Inverted Index

The inverted index maps terms to document IDs for full-text search. It uses an LSM architecture with posting compression and Block-Max WAND scoring.

Creating a Search Index

CREATE SEARCH INDEX ON articles FIELDS title, body ANALYZER 'english' FUZZY true;

Architecture

Memtable — Writes accumulate in-memory (HashMap<String, Vec<CompactPosting>>). When the memtable exceeds the threshold (32M posting entries or 100K unique terms), it flushes to an immutable segment.

Segments — Compressed on-disk segments with delta-encoded, bitpacked posting lists. Level-based compaction (8 levels, 8 segments per level).

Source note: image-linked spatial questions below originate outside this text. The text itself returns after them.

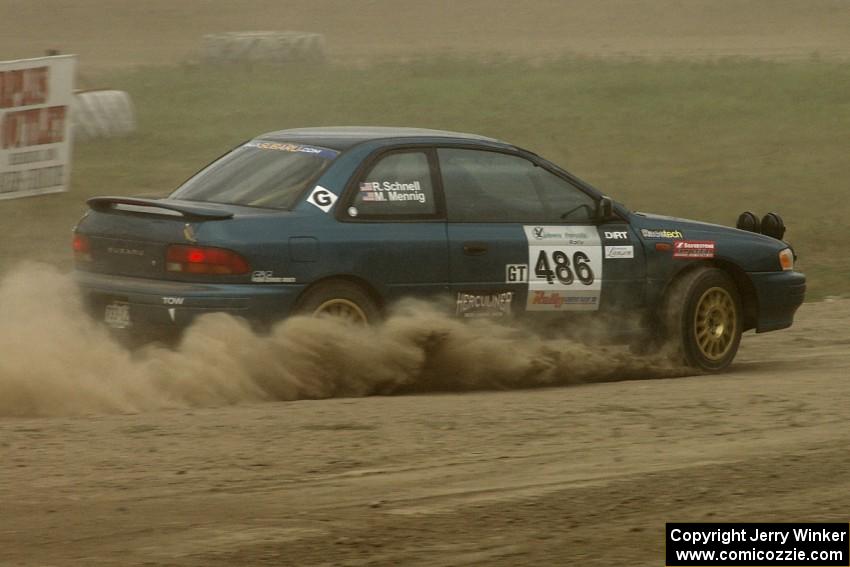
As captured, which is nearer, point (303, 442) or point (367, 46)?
point (303, 442)

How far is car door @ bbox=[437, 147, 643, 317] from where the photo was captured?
29.9ft

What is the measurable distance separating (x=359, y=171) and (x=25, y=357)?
2135 millimetres

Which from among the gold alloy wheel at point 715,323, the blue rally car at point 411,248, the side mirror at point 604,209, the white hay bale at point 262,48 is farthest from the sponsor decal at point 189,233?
the white hay bale at point 262,48

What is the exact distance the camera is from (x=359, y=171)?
8.85 m

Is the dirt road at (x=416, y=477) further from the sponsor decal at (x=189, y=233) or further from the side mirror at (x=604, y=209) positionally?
the side mirror at (x=604, y=209)

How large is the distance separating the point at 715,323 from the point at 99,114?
44.2ft

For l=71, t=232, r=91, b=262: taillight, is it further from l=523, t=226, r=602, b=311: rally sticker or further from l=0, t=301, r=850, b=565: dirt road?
l=523, t=226, r=602, b=311: rally sticker

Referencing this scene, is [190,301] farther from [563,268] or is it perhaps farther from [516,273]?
[563,268]

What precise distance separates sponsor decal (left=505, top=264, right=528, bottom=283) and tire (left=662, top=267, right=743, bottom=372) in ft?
3.72

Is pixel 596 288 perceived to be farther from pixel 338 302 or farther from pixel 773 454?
pixel 773 454

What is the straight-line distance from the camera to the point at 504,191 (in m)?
9.36

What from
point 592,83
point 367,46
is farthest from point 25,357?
point 367,46

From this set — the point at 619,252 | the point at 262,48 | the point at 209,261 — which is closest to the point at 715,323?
the point at 619,252

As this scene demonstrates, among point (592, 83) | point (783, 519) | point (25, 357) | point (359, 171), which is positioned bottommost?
point (783, 519)
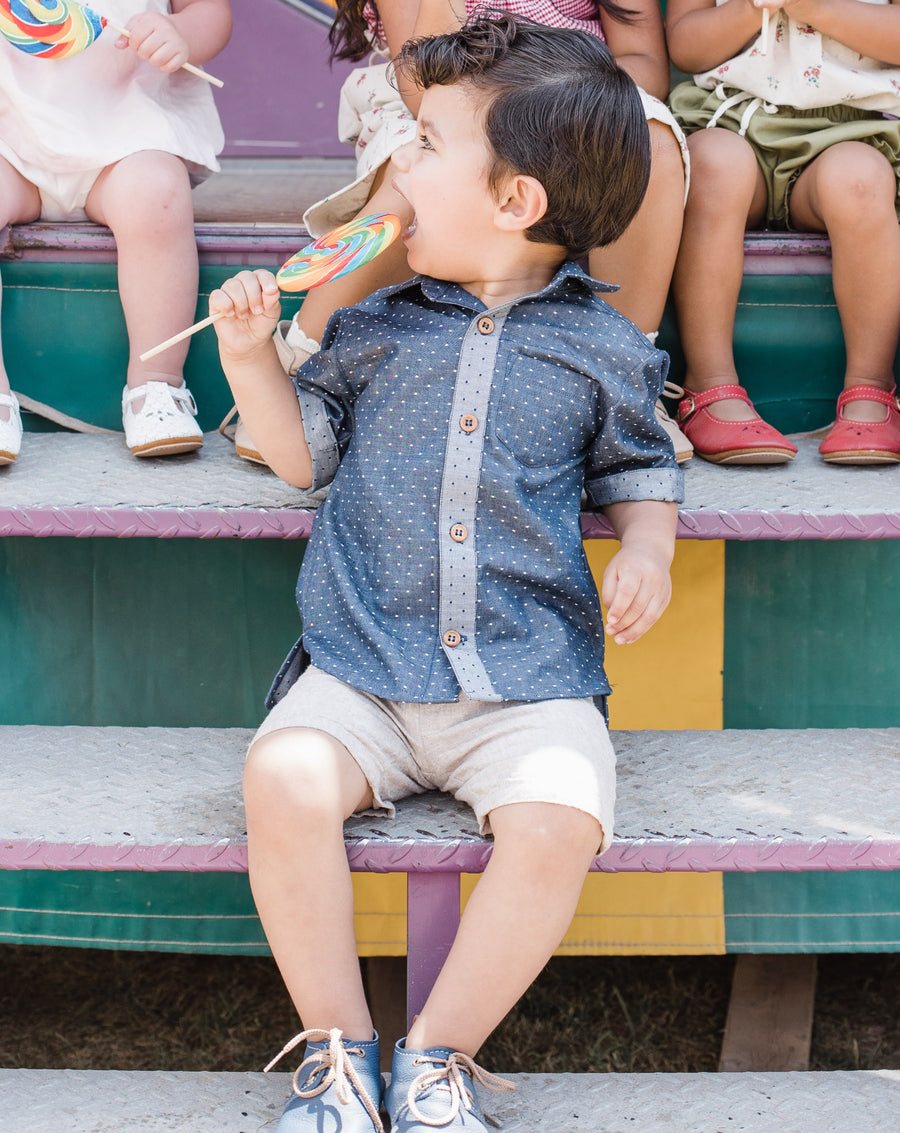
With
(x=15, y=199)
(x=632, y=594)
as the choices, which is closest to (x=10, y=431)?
(x=15, y=199)

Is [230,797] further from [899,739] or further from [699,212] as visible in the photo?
[699,212]

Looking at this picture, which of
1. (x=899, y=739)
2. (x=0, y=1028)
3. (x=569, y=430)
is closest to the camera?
(x=569, y=430)

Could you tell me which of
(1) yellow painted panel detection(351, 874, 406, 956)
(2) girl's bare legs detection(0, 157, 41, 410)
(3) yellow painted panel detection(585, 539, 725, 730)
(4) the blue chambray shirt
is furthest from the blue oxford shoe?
(2) girl's bare legs detection(0, 157, 41, 410)

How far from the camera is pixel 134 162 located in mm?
2113

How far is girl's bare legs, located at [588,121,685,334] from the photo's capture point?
1.97m

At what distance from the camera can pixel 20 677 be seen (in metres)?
2.15

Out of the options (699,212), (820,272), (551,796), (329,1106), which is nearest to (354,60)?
(699,212)

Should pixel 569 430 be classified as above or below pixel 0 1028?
above

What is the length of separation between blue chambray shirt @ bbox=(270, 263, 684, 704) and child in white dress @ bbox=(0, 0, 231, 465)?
42 centimetres

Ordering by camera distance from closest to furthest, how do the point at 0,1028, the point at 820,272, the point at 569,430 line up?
the point at 569,430, the point at 820,272, the point at 0,1028

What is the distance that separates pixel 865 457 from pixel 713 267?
394 mm

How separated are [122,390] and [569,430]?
2.87 ft

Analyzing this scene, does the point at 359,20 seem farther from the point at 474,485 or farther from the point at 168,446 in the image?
the point at 474,485

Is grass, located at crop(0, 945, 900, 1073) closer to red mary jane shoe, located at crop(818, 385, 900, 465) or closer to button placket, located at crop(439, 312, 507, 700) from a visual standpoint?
button placket, located at crop(439, 312, 507, 700)
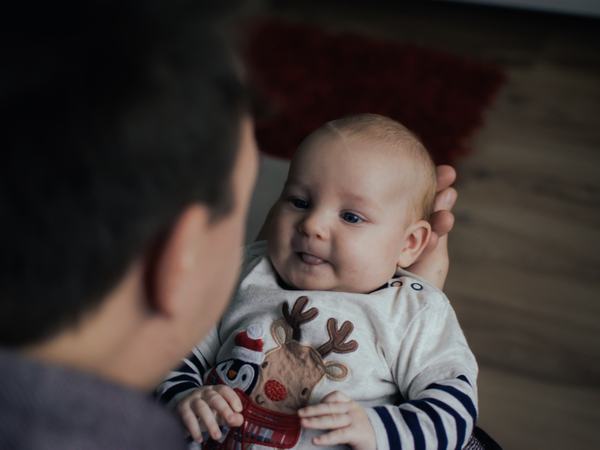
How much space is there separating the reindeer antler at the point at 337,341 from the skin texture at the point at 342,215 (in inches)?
2.6

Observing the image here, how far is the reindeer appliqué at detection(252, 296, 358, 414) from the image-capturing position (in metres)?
0.89

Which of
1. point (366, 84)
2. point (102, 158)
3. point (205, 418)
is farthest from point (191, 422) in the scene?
point (366, 84)

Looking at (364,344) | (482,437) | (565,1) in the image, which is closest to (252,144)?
(364,344)

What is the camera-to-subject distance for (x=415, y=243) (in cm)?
109

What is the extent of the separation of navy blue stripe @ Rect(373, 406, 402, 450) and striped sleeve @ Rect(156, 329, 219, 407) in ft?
0.74

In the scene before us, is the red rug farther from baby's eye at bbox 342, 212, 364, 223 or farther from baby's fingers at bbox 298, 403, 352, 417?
baby's fingers at bbox 298, 403, 352, 417

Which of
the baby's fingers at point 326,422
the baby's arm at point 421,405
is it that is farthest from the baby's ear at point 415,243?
the baby's fingers at point 326,422

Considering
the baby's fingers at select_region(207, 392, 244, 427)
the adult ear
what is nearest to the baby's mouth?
the baby's fingers at select_region(207, 392, 244, 427)

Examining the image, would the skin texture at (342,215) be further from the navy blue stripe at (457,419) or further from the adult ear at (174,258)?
the adult ear at (174,258)

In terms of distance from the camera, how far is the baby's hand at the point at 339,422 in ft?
2.65

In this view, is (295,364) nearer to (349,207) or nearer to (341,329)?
(341,329)

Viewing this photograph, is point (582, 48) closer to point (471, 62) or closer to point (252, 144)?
point (471, 62)

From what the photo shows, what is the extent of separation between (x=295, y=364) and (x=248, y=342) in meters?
0.06

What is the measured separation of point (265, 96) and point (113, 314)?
21cm
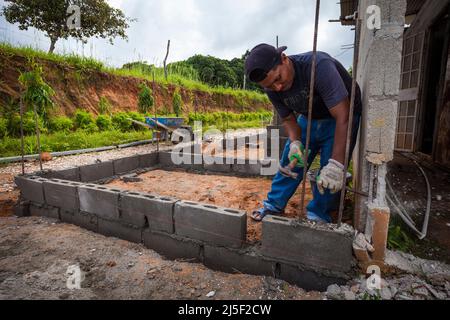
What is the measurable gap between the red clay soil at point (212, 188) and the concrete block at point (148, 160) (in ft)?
0.89

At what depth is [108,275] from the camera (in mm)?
2051

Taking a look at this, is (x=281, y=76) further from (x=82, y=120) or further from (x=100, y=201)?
(x=82, y=120)

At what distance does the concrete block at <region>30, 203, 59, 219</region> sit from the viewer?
310 centimetres

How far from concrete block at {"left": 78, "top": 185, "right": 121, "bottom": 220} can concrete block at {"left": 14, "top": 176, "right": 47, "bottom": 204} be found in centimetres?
70

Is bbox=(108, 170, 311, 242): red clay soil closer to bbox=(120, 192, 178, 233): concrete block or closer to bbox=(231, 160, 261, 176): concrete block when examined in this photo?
bbox=(231, 160, 261, 176): concrete block

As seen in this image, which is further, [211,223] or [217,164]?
[217,164]

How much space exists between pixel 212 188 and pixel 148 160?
77.4 inches

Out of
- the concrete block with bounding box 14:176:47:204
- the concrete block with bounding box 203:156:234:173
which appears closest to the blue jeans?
the concrete block with bounding box 203:156:234:173

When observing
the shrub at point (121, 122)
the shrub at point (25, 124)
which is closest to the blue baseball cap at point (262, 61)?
the shrub at point (25, 124)

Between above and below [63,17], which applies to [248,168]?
below

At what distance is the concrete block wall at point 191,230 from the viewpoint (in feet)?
5.87

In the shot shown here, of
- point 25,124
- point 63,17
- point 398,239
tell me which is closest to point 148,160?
point 398,239
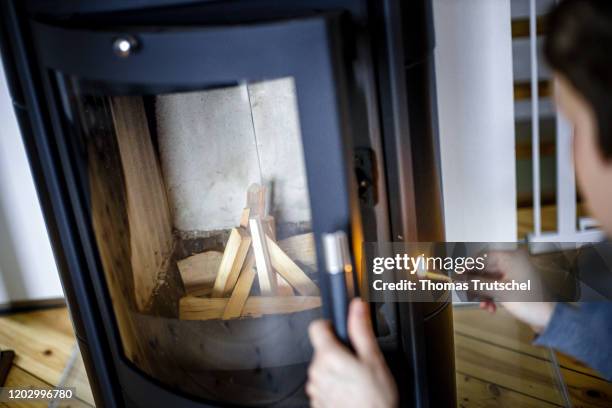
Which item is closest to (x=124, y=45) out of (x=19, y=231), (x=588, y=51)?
(x=588, y=51)

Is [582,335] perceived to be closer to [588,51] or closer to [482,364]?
[588,51]

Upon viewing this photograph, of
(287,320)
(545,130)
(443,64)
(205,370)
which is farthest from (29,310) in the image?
(545,130)

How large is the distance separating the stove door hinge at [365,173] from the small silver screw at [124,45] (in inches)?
12.0

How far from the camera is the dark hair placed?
2.28 feet

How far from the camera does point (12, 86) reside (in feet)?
3.56

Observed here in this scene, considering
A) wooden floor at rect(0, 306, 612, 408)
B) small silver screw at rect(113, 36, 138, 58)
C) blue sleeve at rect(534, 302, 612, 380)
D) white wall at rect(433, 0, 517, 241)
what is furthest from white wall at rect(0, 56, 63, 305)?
blue sleeve at rect(534, 302, 612, 380)

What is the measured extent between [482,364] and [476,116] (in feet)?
1.62

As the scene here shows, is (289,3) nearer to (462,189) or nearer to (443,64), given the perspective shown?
(443,64)

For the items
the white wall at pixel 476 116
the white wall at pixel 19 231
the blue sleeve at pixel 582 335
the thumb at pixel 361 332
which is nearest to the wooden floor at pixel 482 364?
the white wall at pixel 19 231

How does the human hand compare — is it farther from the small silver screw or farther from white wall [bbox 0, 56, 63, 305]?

Query merge — Searches merge the active memtable with all persisted segments.

Posting Compression

Delta encoding for sorted doc IDs
Variable-width bitpacking (3-byte header: [count: u16][bit_width: u8])
SIMD-accelerated unpack (SSE2 on x86_64, NEON on AArch64)
SmallFloat fieldnorms (1 byte per document, 4x space reduction)

Block-Max WAND

Posting lists are split into 128-document blocks with precomputed block_max_tf and block_min_fieldnorm. During scoring, blocks that can't beat the current top-k threshold are skipped entirely.